Wednesday, November 16, 2011
What If Committees Were Wrong?
About ten years ago an important committee recommendation from the American Heart Association came out to endorse the switch to automated defibrillators in hospitals taking out the "human" variability. It was done on a hunch that these new devices would make their use speedier. The problem is that evidence now shows that they save fewer lives. It seems the decision by the brilliant experts was made without clinical research answering a crucial question: Did the new devices, when used in hospitals, produce better results than the old equipment? Huh, seems like a valid question. Now, a 1000 more patients die every year. Interestingly enough, a quarter of the members of the heart association committee that recommended the automated defibrillators had business ties with manufacturers of the devices. Pathetic.

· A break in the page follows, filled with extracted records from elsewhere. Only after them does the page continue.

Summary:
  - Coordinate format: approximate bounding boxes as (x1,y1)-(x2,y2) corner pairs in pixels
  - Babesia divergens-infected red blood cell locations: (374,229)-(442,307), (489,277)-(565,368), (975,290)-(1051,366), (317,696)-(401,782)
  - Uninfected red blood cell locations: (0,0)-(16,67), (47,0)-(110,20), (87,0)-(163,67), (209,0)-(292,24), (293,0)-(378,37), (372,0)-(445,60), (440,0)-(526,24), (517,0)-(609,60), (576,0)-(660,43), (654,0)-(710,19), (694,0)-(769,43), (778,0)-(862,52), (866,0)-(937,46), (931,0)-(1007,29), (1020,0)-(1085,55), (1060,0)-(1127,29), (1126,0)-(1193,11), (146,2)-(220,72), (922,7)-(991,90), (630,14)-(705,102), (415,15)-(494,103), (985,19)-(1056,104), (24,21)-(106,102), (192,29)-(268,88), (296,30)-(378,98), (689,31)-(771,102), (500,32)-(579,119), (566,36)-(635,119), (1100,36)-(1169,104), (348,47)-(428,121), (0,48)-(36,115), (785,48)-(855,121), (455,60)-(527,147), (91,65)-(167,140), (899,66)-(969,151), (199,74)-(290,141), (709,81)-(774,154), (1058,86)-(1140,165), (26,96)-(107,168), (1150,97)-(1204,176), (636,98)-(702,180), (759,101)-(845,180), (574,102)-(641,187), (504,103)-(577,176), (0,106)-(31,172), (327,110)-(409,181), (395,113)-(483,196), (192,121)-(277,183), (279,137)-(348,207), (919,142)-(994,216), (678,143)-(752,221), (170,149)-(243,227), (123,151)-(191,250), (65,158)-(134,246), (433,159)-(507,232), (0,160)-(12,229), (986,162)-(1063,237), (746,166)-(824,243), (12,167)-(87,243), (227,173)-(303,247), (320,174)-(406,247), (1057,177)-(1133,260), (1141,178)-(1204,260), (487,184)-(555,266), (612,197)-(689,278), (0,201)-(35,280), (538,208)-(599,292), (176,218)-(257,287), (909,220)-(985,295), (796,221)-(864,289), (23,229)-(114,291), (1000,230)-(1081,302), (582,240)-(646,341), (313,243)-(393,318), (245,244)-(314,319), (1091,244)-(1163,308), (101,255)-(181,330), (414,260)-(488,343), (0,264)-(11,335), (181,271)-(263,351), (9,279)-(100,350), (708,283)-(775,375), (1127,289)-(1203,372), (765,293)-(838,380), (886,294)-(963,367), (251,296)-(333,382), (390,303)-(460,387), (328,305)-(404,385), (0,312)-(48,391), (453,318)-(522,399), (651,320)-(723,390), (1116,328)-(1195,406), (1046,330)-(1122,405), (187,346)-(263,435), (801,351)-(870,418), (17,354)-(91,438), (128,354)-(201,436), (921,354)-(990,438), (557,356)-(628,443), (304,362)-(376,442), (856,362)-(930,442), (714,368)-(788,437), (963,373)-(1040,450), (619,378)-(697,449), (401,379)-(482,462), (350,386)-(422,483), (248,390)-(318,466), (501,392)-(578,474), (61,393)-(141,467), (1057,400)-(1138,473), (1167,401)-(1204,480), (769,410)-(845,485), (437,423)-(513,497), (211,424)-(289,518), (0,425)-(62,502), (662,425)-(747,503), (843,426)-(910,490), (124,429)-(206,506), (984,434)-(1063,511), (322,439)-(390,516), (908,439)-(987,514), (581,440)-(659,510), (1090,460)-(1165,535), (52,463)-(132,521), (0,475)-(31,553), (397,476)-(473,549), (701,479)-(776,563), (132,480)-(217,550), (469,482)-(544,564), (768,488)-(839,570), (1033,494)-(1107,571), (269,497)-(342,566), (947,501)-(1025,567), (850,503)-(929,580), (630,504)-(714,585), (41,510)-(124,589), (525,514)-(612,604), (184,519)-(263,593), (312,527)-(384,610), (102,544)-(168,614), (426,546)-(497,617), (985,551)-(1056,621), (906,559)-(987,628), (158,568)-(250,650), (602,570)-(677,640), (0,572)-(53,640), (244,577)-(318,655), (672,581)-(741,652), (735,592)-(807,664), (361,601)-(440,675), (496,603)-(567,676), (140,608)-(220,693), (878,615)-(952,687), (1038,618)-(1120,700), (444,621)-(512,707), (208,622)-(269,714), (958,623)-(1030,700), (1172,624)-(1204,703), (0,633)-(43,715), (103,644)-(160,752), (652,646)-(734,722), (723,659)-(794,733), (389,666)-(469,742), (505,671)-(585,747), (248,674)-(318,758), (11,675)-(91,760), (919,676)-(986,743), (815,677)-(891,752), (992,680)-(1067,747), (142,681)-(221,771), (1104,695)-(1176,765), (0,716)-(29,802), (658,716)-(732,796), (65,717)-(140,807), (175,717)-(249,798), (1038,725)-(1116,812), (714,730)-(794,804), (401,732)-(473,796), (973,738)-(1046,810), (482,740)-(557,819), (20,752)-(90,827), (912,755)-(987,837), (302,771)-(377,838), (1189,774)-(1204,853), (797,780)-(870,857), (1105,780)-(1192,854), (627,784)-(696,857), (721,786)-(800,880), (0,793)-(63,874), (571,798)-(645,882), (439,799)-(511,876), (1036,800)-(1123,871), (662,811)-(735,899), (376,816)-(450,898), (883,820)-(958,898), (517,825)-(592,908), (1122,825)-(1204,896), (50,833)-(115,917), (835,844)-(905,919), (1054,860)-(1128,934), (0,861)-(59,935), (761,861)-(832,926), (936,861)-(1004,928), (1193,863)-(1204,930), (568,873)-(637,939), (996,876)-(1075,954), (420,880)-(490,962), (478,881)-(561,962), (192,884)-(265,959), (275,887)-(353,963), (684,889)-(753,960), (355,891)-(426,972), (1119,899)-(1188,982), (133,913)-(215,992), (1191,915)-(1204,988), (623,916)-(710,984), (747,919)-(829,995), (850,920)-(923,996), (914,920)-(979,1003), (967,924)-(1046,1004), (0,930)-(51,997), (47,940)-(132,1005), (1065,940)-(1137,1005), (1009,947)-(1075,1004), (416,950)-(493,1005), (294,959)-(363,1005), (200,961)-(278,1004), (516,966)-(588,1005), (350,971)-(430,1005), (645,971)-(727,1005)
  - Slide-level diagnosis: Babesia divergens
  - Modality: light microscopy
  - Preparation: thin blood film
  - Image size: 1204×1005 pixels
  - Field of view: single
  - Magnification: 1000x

In my humble opinion, there are too many chiefs wanting to make the big decisions to justify their salaries. Regardless of whether these members were paid off, it bothers me that any new technology is just assumed to be better than what humans can do. Isn't this really the trend we are seeing in all of medicine? Idiotic and overpaid administrators, which are multiplying as we speak, want to get rid of the doctors and bring in the computers. This AED example is just the kind of thing that happens when you do that.